Kinh Bắc est une région culturelle englobant les provinces de Bắc Giang, Bắc Ninh, ainsi que certaines localités voisines de Hanoï. Les populations locales y conservent une tradition millénaire: le jumelage entre villages. Cette entente de «bon voisinage» est pratiquée depuis toujours dans le delta du fleuve Rouge.
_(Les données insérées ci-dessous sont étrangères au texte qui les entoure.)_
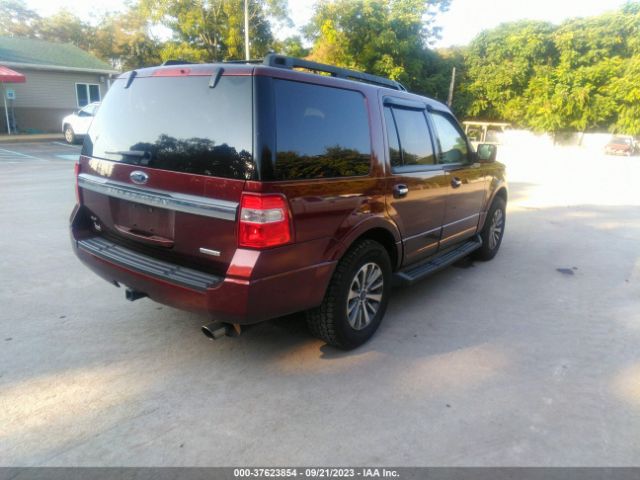 1FMJU1JTXHEA62507 Ford Expedition Xlt/king Ranch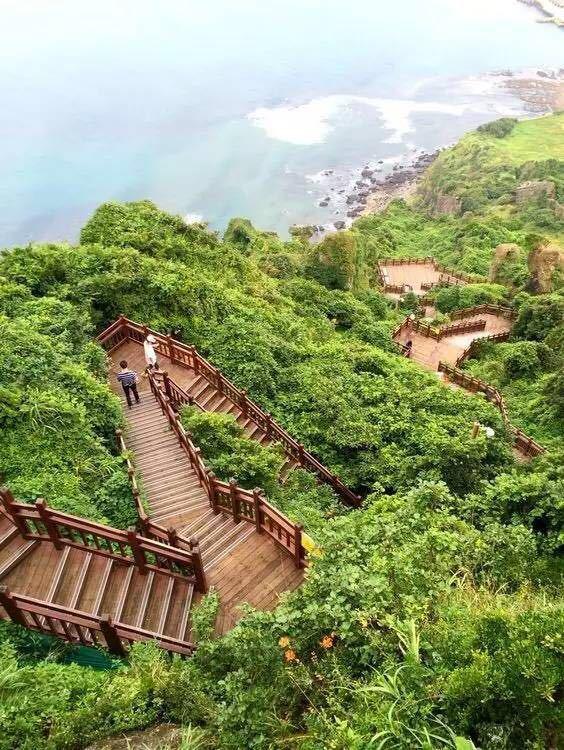 济州岛旅游攻略，济州岛旅行攻略一日游（济州岛丨旅游攻略详解）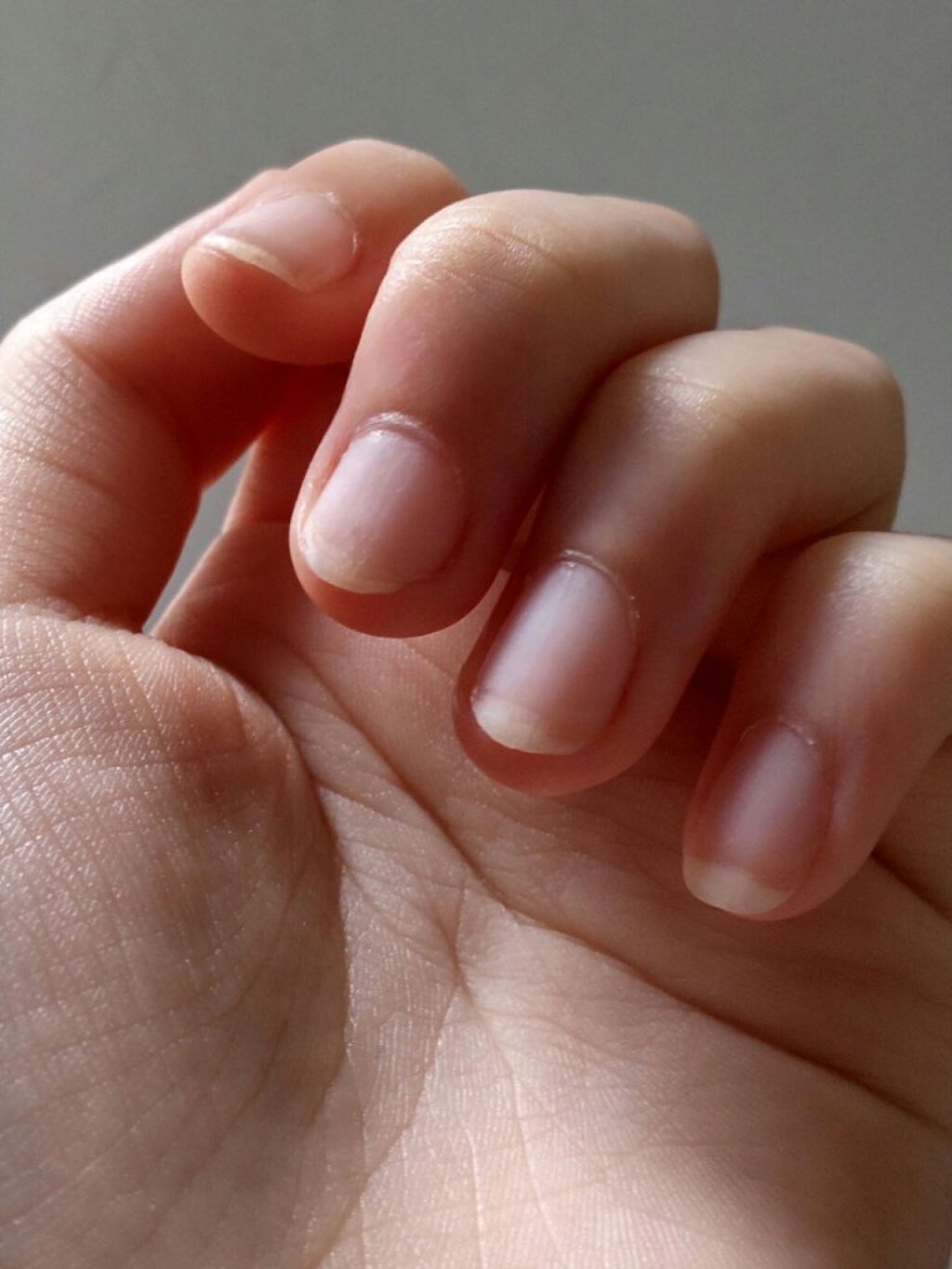 ウィンマックス ネイルケアシリーズ マットトップコート/DAISO/ネイルトップコートを使ったクチコミ（2枚目）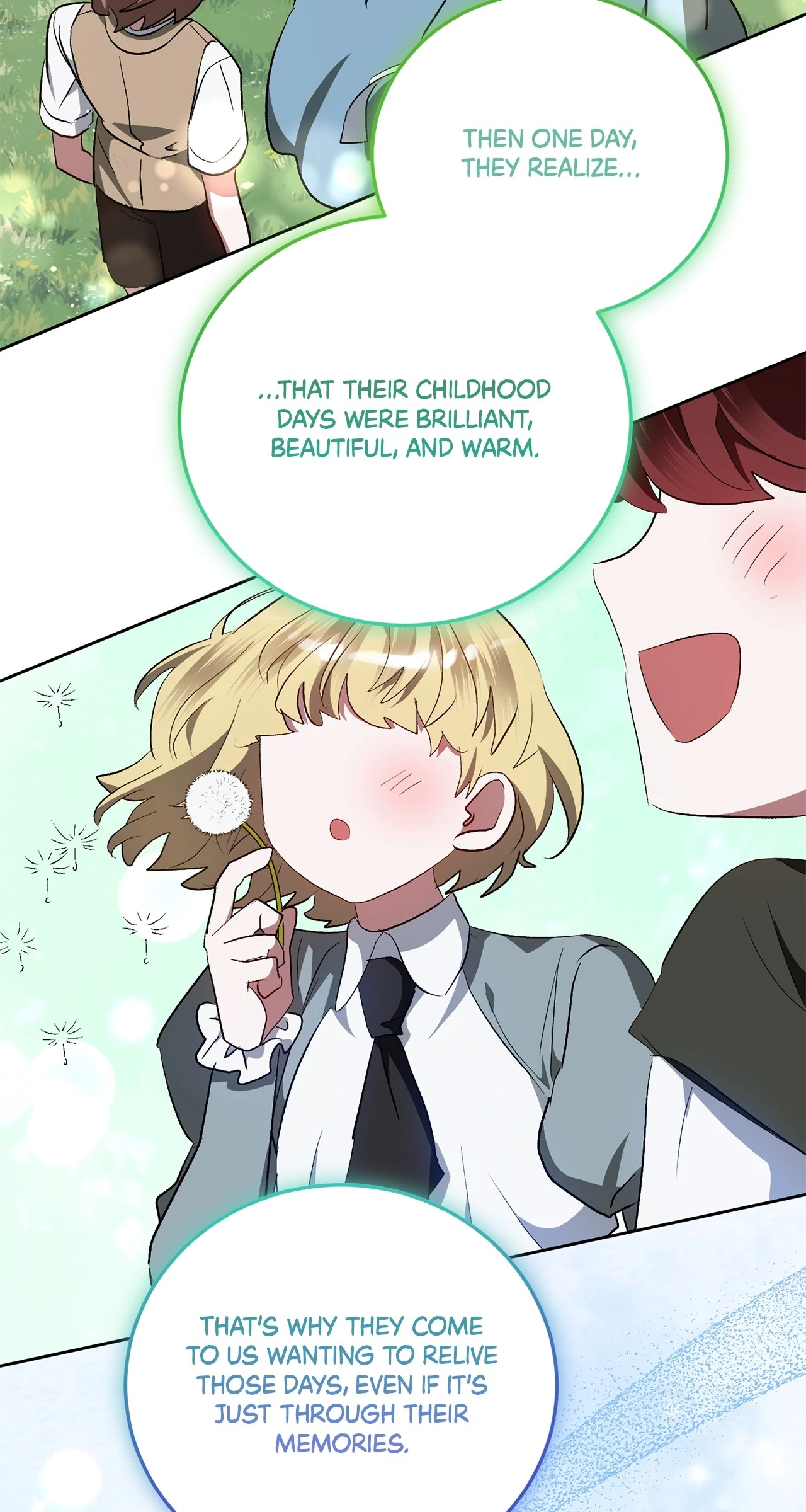 Manga Image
Phúc Linh et Hương Câu sont deux villages d’une même commune, Hương Lâm, dans la province de Bắc Giang. Ils se trouvent à 5km l’un de l’autre. Aucun habitant n’est en mesure de dire précisément à quand remonte le jumelage entre les deux villages. Mais les légendes foisonnent, comme celle que nous raconte Tạ Đăng Thịnh, un aîné du village de Phúc Linh:
«A l’époque féodale, cette région était peu habitée. C’est avant tout pour faciliter la production et pour se protéger des agresseurs et des catastrophes naturelles que les villages du delta du Fleuve Rouge ont spontanément établi des jumelages. Cette coutume, appelée «kết chạ», consiste donc à créer des villages jumeaux qui s’entraident pour faire face à toutes les difficultés.»
Dans les années 1980, le village de Phúc Linh décida de construire un nouveau chemin. Un matin, les villageois, à peine réveillés, furent surpris de voir que tout ce qui était nécessaire à la construction du chemin était déjà là. Tạ Văn Thuỷ a témoigné de cet événement:
«Les villageois de Hương Câu nous avaient amené des cailloux pour la construction du nouveau tracé. Ils l’avaient fait en pleine nuit, à notre insu. Une fois réveillés, nous avons réalisé que quelqu’un avait fait venir des cailloux, disposés en monceaux depuis la maison communale jusqu’à l’entrée du village. C’était comme un miracle!»
Quand on s’adresse aux villageois de Hương Câu, tous nous disent, comme s’il s’agissait d’une évidence, que leurs «frères jumeaux» de Phúc Linh les aident aussi volontiers, et ce en toutes circonstances. Hoàng Văn Lịch est président du comité populaire de la commune de Hương Lâm, celle qui abrite ces deux villages:
«Autrefois, pour le travail des champs, on devait utiliser des écopes pour puiser l’eau. Et lorsque les habitants d’un village devaient puiser de l’eau dans une rizière, ceux de l’autre venaient aussitôt leur donner un coup de main. Certains amenaient des buffles pour labourer le champ, d’autres aidaient au repiquage du riz. C’était très efficace.»
La maison communale de Hương Câu est le fruit d’une remarquable architecture traditionnelle. Au début des années 2000, elle était à ce point endommagée que les habitants ont décidé de la restaurer. Lors des préparatifs, tout avait été prévu par les villageois, si ce n’est... les plans de leurs «frères jumeaux» de Phúc Linh bien décidés à les aider. Dans la nuit, toutes les tuiles nécessaires avaient été acheminées sur le site. Phúc Linh a d’ailleurs continué à fournir de la main d’œuvre volontaire à Hương Câu jusqu’à la dernière touche des travaux de restauration. Ngô Văn Kiên, un villageois de Phuc Linh, se souvient:
«Lorsqu’on a appris que Hương Câu voulait restaurer sa maison communale, tous les habitants de Phúc Linh ont contribué aux travaux, notamment en y apportant des tuiles. On les a transportées avec nos propres véhicules, selon les moyens de chacun.»
Unis par le jumelage, les habitants des deux villages se considèrent comme faisant partie d’une même fratrie. Quand les uns sont en difficulté, les autres leur viennent en aide, sans la moindre hésitation. Hương Câu appelle Phúc Linh «grand-frère», en retour Phúc Linh qualifie également son voisin de «grand-frère». Cependant, cette question de hiérarchie est sans importance, c’est avant tout une marque de respect qu’un village adresse à son jumeau.
Cette tradition millénaire s’est conservée malgré la vie moderne. Dans le delta du fleuve Rouge, on compte encore aujourd’hui plusieurs «couples» de villages jumelés. C’est le cas de Hoàng Mai et Mai Vũ du district de Việt Yên, dans la province de Bắc Giang; Trâu Lỗ et Kim Lũ du district de Sóc Sơn, en banlieue de Hanoï; et bon nombre d’autres villages dans la province de Bắc Ninh./.